Thanks for the comments, everyone.
@tobiasvl - thanks for the suggestion, I've added a hosted website ("Load Other Carts Here" link in the description) and will share it over at AtariAge.
And now pico-8 just supports drag-n-dropping files into it, even in the BBS, so I went ahead and added support for just dropping the BIOSes and ROMs into the pico-8 cart
Bullcrap, this emulator doesn't allow other games to be dropped, so you're forced to play Pac-Man. A game that is more unfair then even Xevious if you've played that game, so you will be betrayed, backstabbed, and quite possibly, bamboozled.
"In order to play other games, you first need the console's two BIOS files and the ROM for the other game you want to play. (Having these is up to you and they cannot be shared)"
This seemed a bit weird to me, so I went ahead and looked into the matter. The first thing that seemed weird is I'm not sure why a BIOS would would be two "files" given that firmware for older systems was generally a single ROM chip. The second and more important thing is I wasn't sure how this would still be an issue, given how easy it is to get around a BIOS legal issue in completely legal ways. (ie. reverse engineering, which is completely legal in the absence of a EULA)
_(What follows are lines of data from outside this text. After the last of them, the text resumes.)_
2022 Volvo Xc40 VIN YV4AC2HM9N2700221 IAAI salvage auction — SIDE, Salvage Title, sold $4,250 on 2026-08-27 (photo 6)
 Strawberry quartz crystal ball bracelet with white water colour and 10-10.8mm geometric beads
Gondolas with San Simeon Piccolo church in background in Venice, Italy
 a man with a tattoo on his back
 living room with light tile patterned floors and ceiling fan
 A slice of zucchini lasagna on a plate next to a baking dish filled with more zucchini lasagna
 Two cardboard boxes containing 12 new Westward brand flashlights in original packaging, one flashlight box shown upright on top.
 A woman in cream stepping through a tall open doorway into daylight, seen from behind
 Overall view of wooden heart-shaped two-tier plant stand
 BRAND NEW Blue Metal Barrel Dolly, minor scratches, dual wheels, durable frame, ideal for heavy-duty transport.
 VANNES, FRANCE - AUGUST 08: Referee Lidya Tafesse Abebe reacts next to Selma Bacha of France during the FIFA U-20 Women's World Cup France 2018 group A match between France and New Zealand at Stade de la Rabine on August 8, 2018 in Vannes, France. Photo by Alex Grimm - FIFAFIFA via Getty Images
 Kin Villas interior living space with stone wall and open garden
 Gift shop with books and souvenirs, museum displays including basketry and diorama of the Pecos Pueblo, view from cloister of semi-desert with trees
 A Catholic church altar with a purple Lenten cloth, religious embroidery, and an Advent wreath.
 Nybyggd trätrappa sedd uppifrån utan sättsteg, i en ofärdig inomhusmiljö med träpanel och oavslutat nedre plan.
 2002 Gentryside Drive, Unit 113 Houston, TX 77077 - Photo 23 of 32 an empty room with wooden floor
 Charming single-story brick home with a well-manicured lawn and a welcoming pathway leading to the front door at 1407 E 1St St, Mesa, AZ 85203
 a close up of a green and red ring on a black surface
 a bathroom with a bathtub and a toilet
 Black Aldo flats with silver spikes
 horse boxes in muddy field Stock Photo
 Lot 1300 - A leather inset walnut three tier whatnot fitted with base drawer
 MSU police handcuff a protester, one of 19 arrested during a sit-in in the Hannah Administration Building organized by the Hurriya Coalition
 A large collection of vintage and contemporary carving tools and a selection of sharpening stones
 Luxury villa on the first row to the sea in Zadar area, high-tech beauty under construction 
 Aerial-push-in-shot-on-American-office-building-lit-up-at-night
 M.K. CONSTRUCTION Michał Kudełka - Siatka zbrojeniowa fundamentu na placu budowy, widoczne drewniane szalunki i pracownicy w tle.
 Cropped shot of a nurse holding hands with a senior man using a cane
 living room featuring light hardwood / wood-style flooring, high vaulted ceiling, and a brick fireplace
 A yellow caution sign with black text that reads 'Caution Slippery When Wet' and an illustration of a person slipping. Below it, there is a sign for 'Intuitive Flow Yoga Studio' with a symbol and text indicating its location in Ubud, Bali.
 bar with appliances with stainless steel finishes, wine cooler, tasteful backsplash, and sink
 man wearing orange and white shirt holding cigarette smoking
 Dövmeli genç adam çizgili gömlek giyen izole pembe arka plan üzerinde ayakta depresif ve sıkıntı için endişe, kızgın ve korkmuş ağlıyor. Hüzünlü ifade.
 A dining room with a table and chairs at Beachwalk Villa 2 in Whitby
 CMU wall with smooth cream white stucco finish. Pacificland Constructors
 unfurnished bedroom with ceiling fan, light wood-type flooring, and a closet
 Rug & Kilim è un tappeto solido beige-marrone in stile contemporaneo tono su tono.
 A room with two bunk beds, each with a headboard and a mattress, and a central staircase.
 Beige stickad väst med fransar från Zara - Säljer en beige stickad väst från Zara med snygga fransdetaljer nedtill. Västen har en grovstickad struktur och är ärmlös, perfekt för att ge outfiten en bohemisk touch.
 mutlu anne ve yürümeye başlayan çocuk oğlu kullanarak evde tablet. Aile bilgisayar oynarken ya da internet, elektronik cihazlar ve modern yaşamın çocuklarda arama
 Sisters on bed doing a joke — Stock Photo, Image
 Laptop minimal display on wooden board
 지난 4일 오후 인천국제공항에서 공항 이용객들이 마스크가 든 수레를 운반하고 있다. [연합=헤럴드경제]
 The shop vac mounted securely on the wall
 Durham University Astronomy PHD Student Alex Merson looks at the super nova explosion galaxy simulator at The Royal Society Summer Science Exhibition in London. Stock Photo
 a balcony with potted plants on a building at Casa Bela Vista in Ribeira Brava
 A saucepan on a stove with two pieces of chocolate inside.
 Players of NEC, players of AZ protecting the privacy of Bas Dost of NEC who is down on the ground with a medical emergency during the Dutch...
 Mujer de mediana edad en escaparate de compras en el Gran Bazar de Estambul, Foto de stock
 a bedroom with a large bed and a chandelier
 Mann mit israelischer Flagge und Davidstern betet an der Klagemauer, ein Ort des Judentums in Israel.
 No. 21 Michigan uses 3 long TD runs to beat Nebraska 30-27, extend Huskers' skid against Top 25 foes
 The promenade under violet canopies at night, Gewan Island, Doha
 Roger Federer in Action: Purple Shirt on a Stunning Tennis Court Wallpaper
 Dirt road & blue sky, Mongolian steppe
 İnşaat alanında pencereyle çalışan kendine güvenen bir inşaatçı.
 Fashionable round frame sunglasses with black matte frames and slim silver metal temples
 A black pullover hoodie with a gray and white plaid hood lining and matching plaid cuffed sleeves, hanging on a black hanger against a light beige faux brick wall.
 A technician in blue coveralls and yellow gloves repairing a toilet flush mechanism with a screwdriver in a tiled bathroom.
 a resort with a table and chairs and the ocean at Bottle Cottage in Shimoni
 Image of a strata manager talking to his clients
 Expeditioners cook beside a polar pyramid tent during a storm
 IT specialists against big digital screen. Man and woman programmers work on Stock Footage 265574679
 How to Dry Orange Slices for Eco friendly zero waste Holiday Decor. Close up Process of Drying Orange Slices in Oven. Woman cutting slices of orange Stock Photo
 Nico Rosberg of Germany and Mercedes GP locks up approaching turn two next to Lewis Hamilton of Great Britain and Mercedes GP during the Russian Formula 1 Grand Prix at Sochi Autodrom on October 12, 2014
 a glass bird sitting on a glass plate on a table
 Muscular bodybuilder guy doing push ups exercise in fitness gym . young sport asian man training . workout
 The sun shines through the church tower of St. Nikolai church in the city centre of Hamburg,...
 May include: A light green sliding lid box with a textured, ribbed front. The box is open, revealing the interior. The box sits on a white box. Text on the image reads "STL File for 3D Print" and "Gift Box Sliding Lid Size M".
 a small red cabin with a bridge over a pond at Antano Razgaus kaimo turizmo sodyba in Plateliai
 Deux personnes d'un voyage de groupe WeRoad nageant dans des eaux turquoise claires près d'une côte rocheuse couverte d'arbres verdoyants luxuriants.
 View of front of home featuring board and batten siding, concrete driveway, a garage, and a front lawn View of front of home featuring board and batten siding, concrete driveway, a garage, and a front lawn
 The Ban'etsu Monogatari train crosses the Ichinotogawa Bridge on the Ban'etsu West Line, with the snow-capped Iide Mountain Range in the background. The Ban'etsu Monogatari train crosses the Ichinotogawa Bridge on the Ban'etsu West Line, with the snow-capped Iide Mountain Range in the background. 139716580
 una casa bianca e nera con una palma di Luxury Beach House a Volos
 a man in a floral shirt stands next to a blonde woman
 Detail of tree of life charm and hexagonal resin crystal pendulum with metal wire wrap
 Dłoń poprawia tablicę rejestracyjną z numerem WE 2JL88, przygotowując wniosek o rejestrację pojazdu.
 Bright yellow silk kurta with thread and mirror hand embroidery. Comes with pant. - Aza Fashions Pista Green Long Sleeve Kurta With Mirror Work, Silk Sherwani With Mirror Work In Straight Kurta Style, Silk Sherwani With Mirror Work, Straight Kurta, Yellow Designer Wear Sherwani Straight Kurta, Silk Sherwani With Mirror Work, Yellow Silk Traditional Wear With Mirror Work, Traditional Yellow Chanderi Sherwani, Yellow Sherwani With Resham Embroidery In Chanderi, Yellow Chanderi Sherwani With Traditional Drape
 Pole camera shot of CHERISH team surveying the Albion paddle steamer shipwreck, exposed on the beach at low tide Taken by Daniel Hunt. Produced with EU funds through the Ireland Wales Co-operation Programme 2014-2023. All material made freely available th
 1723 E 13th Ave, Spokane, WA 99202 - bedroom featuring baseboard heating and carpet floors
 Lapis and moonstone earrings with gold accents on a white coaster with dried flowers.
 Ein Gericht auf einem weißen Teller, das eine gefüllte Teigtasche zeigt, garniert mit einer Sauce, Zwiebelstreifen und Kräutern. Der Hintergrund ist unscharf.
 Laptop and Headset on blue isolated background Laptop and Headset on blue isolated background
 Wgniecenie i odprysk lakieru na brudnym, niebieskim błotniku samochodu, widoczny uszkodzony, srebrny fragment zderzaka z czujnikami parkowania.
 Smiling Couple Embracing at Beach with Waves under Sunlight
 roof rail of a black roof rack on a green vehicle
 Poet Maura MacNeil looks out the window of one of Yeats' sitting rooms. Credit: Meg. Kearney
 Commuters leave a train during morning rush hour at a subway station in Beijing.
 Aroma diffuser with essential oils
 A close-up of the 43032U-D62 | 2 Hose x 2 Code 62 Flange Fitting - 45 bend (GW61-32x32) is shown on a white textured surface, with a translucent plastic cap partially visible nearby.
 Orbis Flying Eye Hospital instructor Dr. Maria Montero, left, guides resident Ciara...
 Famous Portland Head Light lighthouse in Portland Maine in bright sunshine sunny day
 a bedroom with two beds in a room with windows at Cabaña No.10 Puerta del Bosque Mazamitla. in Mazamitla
It turns out this is not in fact an issue at all. The Fairchild Channel F was irrelevant within a couple years of its 1976 release, which also means that any and all official software for it would've come out before the 1978 copyright act came into effect. I just checked the public records for the keywords "channel f", "fairchild" and most importantly "bios". There are none that match. This means that not only were the copyrights not renewed, they weren't even registered. The consequence is that they would still have fallen under the 1909 copyright term, which is only 28 years.
In short, the bios, and very likely all the original software, has been in the public domain since 2003.
An emulator for a console that exists in an emulator for a console that doesn't exist.